Reproduce the items word for word, starting at the first one and ending at the one that contains "Peresovo mírové centrum". Leave the pictures out of your answer.

*** SOURCE INFORMATION Section Begins ***

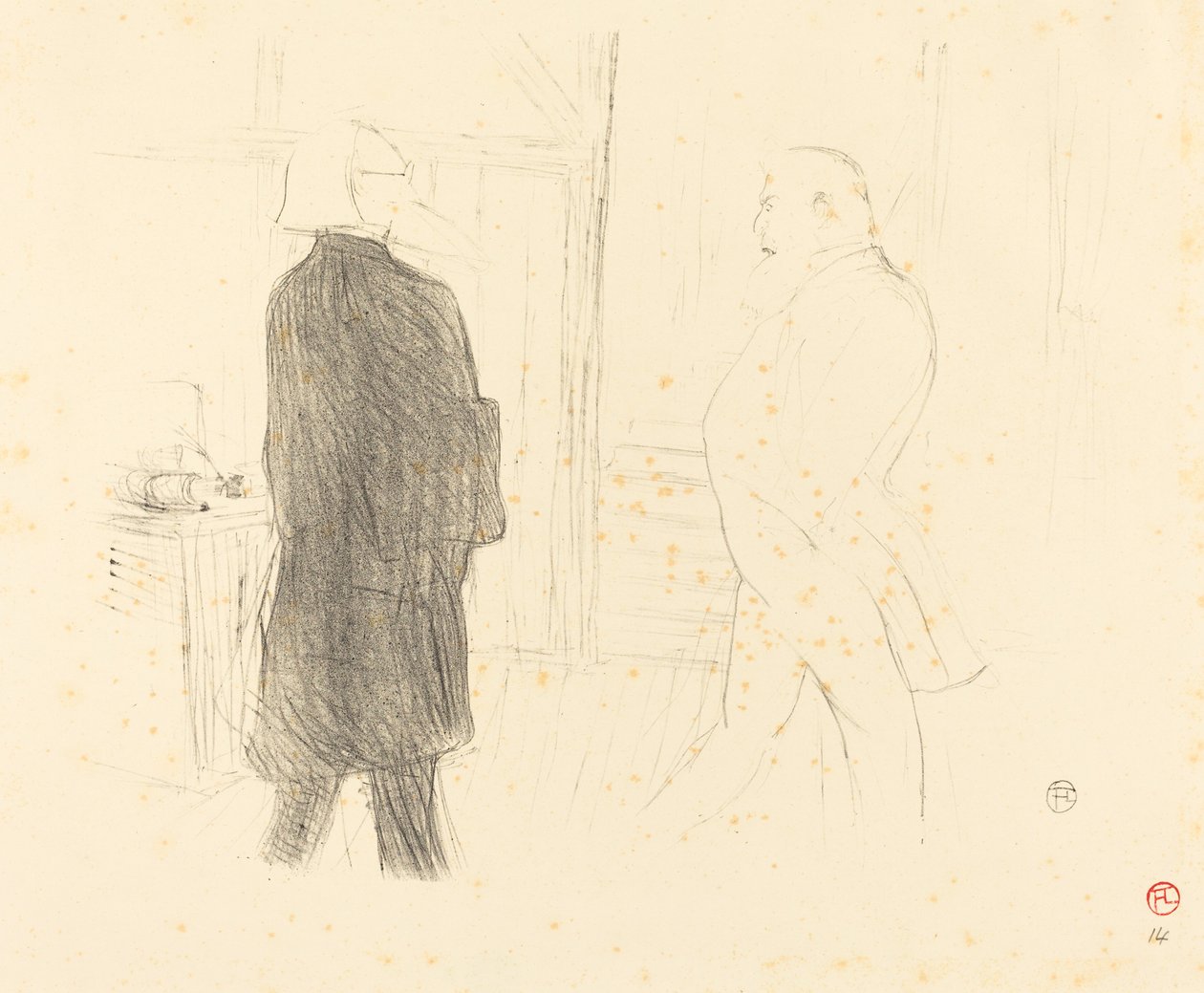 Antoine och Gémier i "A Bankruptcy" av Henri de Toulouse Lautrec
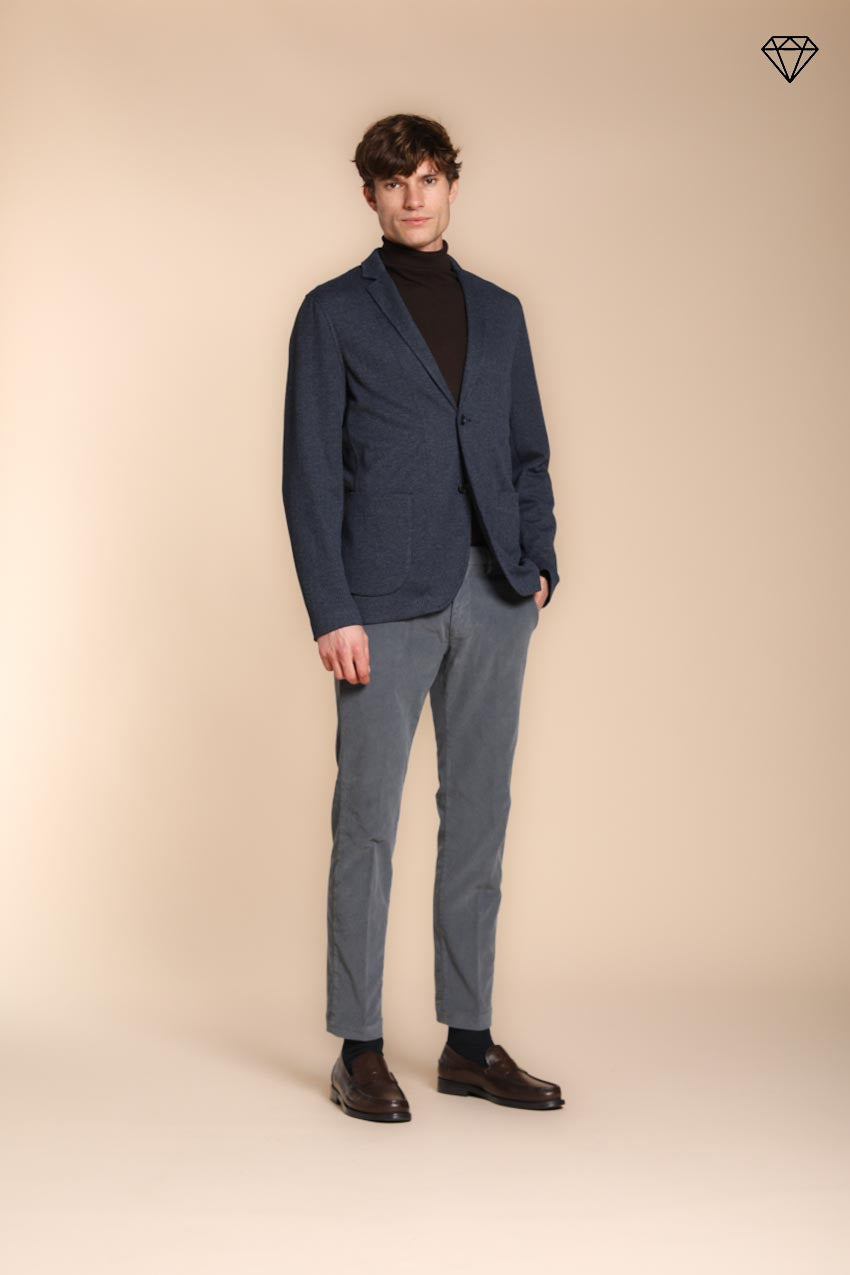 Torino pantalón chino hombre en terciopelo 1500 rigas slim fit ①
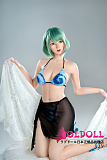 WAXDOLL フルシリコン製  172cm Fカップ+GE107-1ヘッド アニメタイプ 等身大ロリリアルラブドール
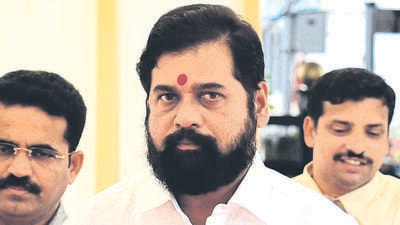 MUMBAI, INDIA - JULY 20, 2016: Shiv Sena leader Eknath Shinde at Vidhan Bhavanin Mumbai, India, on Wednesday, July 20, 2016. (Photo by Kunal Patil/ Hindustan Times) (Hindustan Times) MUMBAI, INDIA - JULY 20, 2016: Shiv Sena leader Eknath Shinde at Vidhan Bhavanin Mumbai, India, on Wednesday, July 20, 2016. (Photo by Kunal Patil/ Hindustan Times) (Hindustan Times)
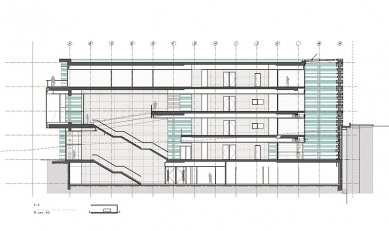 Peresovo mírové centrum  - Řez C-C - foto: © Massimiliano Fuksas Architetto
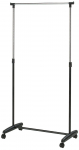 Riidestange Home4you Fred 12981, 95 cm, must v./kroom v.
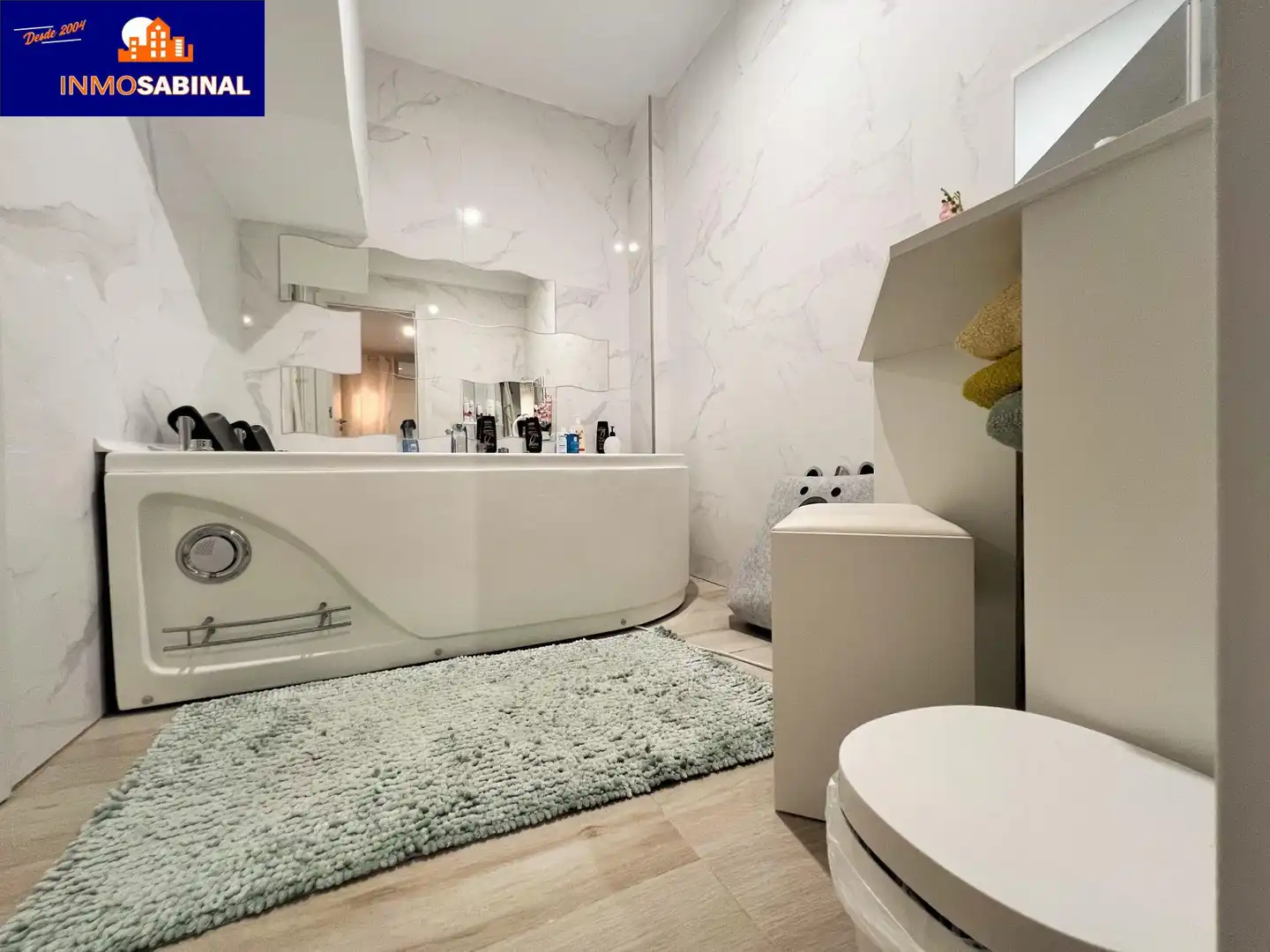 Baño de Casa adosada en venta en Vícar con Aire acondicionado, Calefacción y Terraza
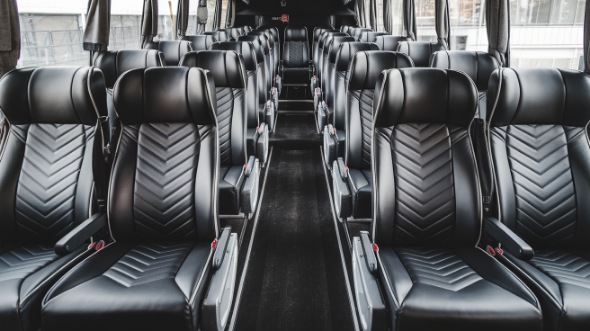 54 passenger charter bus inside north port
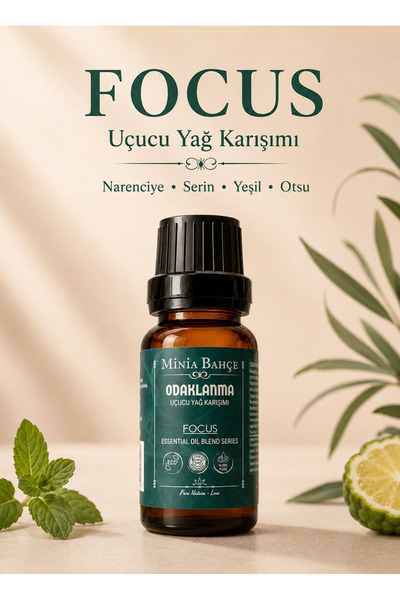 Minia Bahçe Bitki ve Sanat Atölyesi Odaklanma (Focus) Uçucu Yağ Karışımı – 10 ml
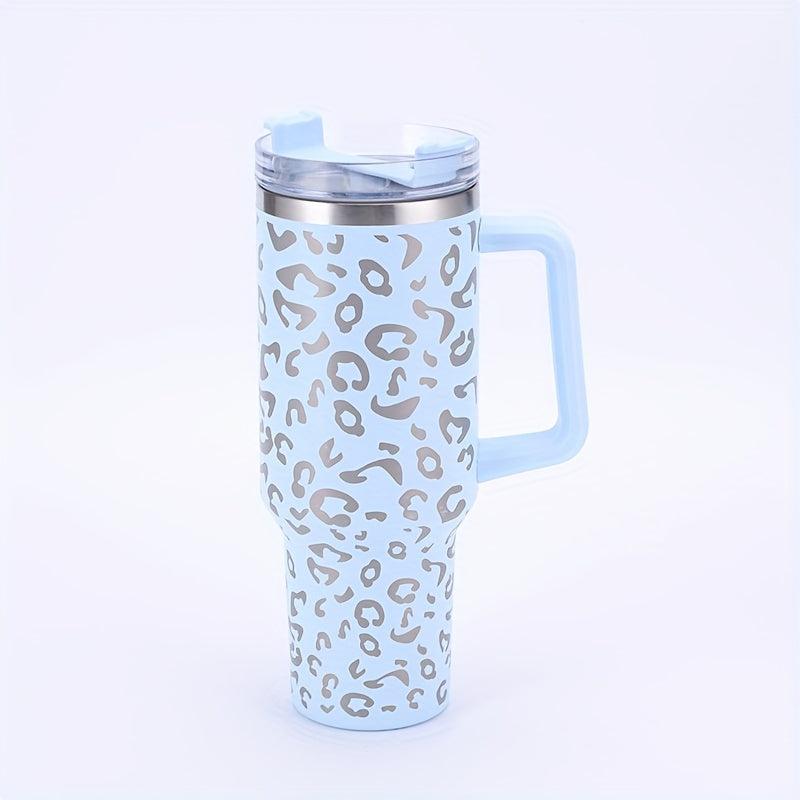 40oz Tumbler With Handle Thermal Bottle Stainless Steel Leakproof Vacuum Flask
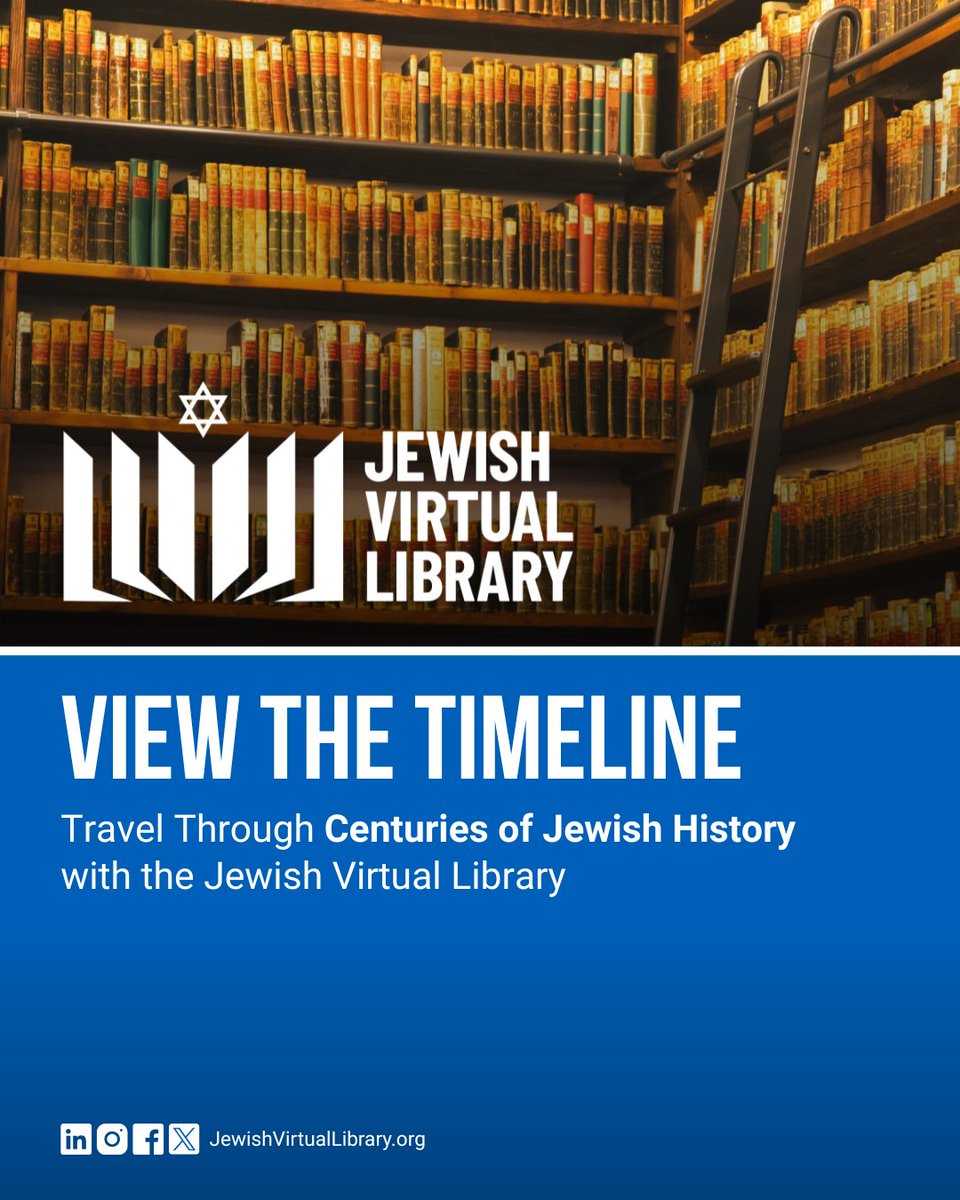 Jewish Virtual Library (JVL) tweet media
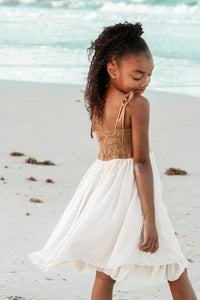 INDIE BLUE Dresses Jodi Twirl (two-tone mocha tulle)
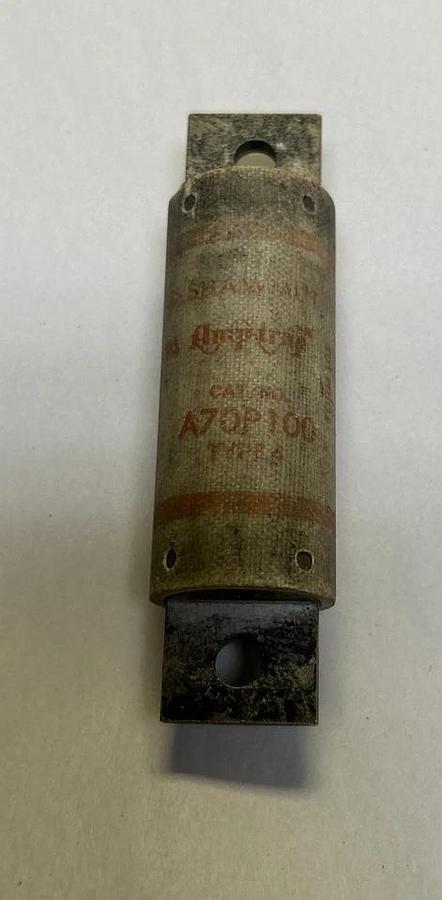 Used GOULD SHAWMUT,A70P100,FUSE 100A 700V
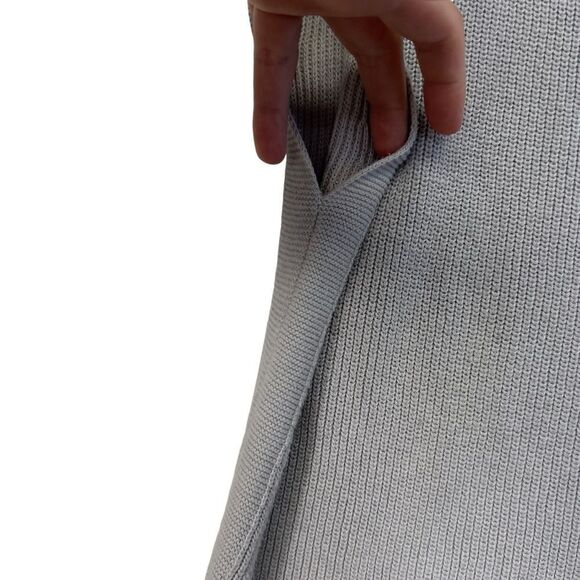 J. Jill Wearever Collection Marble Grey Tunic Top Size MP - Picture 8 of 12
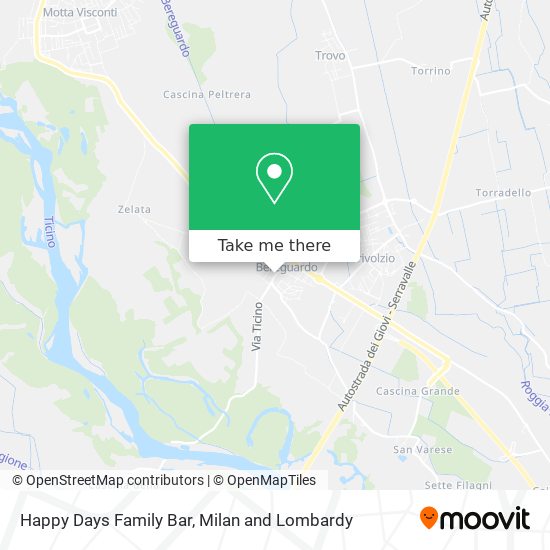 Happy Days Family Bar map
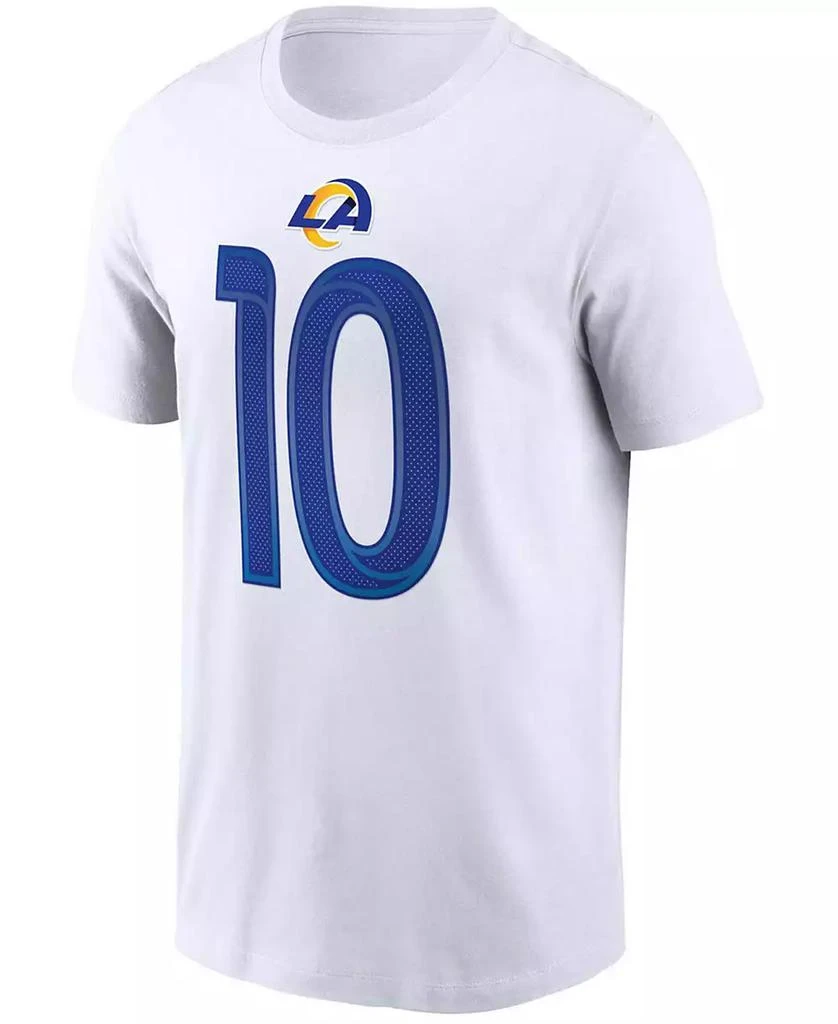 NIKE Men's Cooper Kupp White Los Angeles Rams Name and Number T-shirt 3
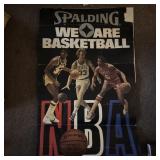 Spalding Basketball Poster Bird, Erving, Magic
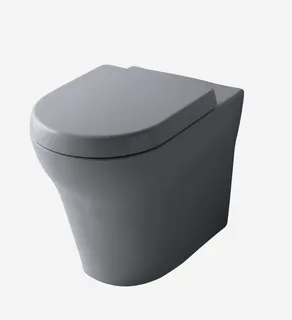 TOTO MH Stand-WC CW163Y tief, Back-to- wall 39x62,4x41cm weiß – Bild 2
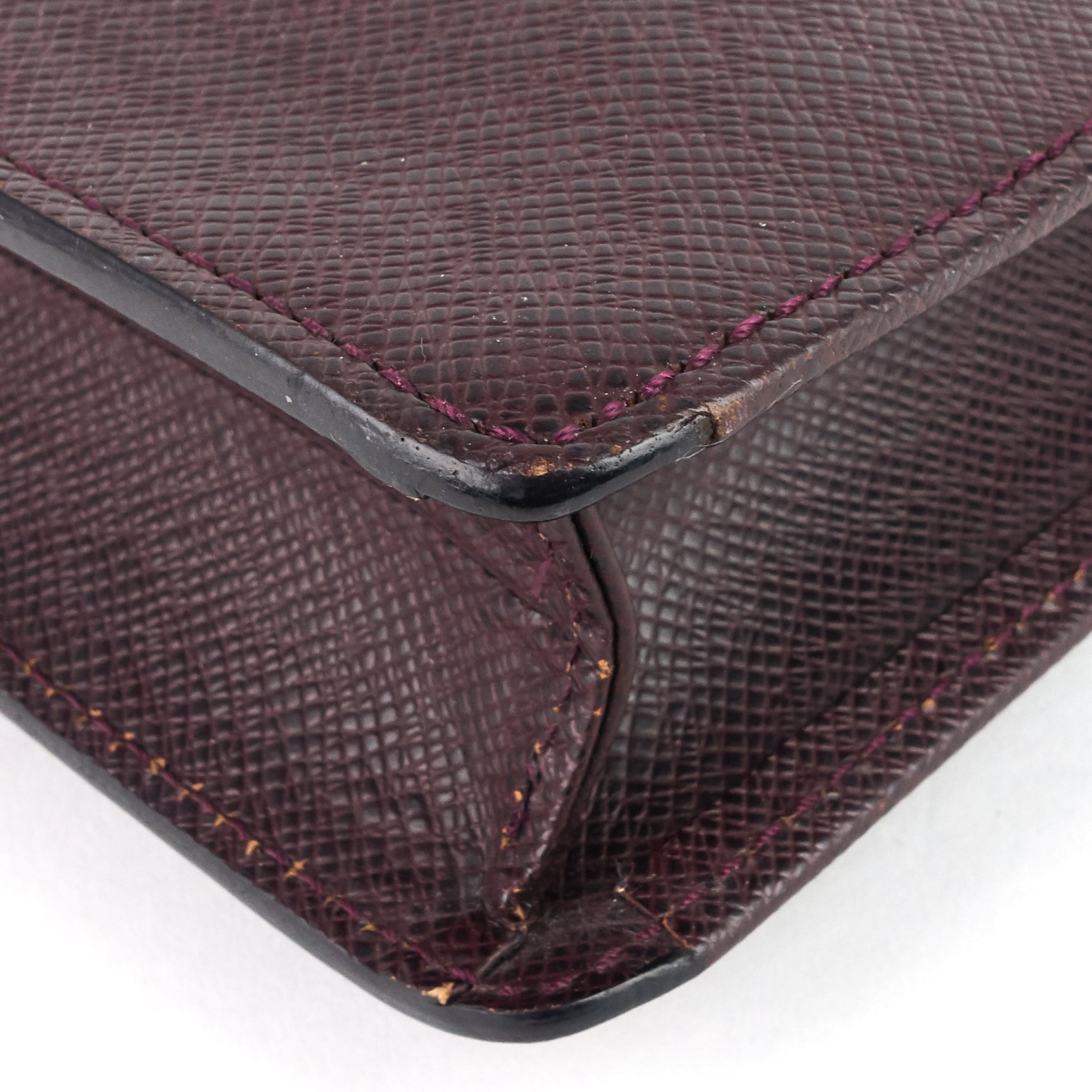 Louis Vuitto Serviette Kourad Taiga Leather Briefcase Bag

*** SOURCE INFORMATION Section Ends ***

» **COMPLETED TASK**:
 Antoine och Gémier i "A Bankruptcy" av Henri de Toulouse Lautrec
 Torino pantalón chino hombre en terciopelo 1500 rigas slim fit ①
 WAXDOLL フルシリコン製  172cm Fカップ+GE107-1ヘッド アニメタイプ 等身大ロリリアルラブドール
 MUMBAI, INDIA - JULY 20, 2016: Shiv Sena leader Eknath Shinde at Vidhan Bhavanin Mumbai, India, on Wednesday, July 20, 2016. (Photo by Kunal Patil/ Hindustan Times) (Hindustan Times) MUMBAI, INDIA - JULY 20, 2016: Shiv Sena leader Eknath Shinde at Vidhan Bhavanin Mumbai, India, on Wednesday, July 20, 2016. (Photo by Kunal Patil/ Hindustan Times) (Hindustan Times)
 Peresovo mírové centrum  - Řez C-C - foto: © Massimiliano Fuksas Architetto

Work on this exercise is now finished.